On 2019/9/4 4:52, Song Liu wrote:
On Mon, Sep 2, 2019 at 12:04 AM Yufen Yu <yuyufen@xxxxxxxxxx> wrote:
We have a test case as follow:
mdadm -CR /dev/md1 -l 1 -n 4 /dev/sd[a-d] --assume-clean --bitmap=internal
mdadm -S /dev/md1
mdadm -A /dev/md1 /dev/sd[b-c] --run --force
mdadm --zero /dev/sda
mdadm /dev/md1 -a /dev/sda
echo offline > /sys/block/sdc/device/state
echo offline > /sys/block/sdb/device/state
sleep 5
mdadm -S /dev/md1
echo running > /sys/block/sdb/device/state
echo running > /sys/block/sdc/device/state
mdadm -A /dev/md1 /dev/sd[a-c] --run --force
When we readd /dev/sda to the array, it started to do recovery.

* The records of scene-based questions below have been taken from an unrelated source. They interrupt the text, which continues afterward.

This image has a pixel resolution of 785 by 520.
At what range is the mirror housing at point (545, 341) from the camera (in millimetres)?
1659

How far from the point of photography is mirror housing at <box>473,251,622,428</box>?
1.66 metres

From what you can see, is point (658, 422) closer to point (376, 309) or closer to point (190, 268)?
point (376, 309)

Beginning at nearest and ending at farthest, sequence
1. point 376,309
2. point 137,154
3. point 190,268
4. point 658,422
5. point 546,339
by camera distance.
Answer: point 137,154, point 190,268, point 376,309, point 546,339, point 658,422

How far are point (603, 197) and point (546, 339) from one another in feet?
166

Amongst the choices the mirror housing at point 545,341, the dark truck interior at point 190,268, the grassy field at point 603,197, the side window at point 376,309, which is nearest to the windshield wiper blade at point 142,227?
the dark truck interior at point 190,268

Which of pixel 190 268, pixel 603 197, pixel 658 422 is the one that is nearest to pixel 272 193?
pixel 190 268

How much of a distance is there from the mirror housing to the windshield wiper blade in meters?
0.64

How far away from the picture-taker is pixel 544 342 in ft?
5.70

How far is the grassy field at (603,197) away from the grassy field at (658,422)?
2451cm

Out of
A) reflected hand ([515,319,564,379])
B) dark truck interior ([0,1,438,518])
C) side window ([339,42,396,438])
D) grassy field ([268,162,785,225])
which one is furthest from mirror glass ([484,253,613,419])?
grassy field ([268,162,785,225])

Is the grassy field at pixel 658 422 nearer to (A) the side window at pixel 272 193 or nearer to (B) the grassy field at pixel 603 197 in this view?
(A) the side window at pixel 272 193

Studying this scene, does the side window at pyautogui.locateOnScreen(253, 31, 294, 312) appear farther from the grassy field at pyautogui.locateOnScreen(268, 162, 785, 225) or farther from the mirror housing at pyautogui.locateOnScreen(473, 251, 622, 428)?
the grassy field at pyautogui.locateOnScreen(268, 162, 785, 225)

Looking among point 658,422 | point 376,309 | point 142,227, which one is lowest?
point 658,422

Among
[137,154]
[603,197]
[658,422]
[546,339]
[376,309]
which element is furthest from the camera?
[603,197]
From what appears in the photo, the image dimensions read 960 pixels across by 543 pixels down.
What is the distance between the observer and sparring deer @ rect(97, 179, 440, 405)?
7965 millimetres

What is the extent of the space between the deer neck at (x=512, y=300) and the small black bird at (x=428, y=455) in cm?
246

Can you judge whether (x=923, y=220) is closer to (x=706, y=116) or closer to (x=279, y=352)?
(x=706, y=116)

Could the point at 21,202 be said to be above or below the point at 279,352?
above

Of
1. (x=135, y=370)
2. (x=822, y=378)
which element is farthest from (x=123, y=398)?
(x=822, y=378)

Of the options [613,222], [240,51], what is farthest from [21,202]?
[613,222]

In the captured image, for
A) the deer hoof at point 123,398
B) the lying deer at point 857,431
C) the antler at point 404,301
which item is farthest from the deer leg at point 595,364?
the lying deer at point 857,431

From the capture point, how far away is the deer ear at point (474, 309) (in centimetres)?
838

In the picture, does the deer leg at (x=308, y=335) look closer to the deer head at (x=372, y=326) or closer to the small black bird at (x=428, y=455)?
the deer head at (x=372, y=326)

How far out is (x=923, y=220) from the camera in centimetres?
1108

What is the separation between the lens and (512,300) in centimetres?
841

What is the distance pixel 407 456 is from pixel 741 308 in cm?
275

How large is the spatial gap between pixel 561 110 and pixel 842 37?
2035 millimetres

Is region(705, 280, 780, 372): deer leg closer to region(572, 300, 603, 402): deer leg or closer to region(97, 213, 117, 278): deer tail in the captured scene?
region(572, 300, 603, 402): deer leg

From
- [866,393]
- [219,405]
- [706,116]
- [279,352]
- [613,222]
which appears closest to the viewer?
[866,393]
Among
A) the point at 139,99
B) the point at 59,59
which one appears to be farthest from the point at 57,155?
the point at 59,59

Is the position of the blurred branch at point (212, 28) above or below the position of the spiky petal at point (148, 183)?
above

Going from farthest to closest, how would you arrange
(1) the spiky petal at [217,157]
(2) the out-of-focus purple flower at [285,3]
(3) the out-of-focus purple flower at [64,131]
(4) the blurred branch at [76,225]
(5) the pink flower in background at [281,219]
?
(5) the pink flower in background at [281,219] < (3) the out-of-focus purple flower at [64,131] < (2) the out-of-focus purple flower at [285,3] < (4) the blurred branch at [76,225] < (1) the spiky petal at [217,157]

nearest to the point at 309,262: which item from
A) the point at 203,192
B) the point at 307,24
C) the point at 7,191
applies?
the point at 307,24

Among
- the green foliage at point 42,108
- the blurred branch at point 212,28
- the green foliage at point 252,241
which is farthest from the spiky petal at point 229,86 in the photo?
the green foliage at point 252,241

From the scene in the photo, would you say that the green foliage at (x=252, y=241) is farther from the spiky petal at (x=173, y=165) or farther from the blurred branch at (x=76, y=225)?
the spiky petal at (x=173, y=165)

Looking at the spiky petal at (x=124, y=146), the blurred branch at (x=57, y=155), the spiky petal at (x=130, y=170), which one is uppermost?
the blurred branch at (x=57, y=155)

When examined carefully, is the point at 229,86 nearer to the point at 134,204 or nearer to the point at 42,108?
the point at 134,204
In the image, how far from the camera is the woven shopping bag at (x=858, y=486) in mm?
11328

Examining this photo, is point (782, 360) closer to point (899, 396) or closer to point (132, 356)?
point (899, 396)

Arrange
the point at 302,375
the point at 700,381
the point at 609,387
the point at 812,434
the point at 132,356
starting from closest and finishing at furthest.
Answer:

After offline the other two disks in md1, the recovery have
been interrupted and superblock update info cannot be written
to the offline disks. While the spare disk (/dev/sda) can continue
to update superblock info.
After stopping the array and assemble it, we found the array
run fail, with the follow kernel message:
[ 172.986064] md: kicking non-fresh sdb from array!
[ 173.004210] md: kicking non-fresh sdc from array!
[ 173.022383] md/raid1:md1: active with 0 out of 4 mirrors
[ 173.022406] md1: failed to create bitmap (-5)
[ 173.023466] md: md1 stopped.
Since both sdb and sdc have the value of 'sb->events' smaller than
that in sda, they have been kicked from the array. However, the only
remained disk sda is in 'spare' state before stop and it cannot be
added to conf->mirrors[] array. In the end, raid array assemble and run fail.
In fact, we can use the older disk sdb or sdc to assemble the array.
That means we should not choose the 'spare' disk as the fresh disk in
analyze_sbs().
To fix the problem, we do not compare superblock events when it is
a spare disk, as same as validate_super.
Signed-off-by: Yufen Yu <yuyufen@xxxxxxxxxx>
---
drivers/md/md.c | 27 +++++++++++++++++----------
1 file changed, 17 insertions(+), 10 deletions(-)
diff --git a/drivers/md/md.c b/drivers/md/md.c
index 24638ccedce4..350e1f152e97 100644
--- a/drivers/md/md.c
+++ b/drivers/md/md.c
@@ -1092,7 +1092,7 @@ static int super_90_load(struct md_rdev *rdev, struct md_rdev *refdev, int minor
{
char b[BDEVNAME_SIZE], b2[BDEVNAME_SIZE];
mdp_super_t *sb;
- int ret;
+ int ret = 0;
/*
* Calculate the position of the superblock (512byte sectors),
@@ -1160,10 +1160,13 @@ static int super_90_load(struct md_rdev *rdev, struct md_rdev *refdev, int minor
}
ev1 = md_event(sb);
ev2 = md_event(refsb);
- if (ev1 > ev2)
- ret = 1;
- else
- ret = 0;
+
+ /* Insist on good event counter while assembling, except
+ * for spares (which don't need an event count) */
+ if (sb->disks[rdev->desc_nr].state & (
+ (1<<MD_DISK_SYNC) | (1 << MD_DISK_ACTIVE)))
+ if (ev1 > ev2)
+ ret = 1;
Instead of skipping the test, I guess we should make sure refsb passes
a non-spare sb?
In other words, we should fix the refdev of the super_*_load function.
Does this make sense?
I agree with your suggestion. Since ->load_super is called in multiple
point, modify
super_*_load directly may cause other problem. We can just fix
analyze_sbs() to skip
spare disk.
Thanks
Yufen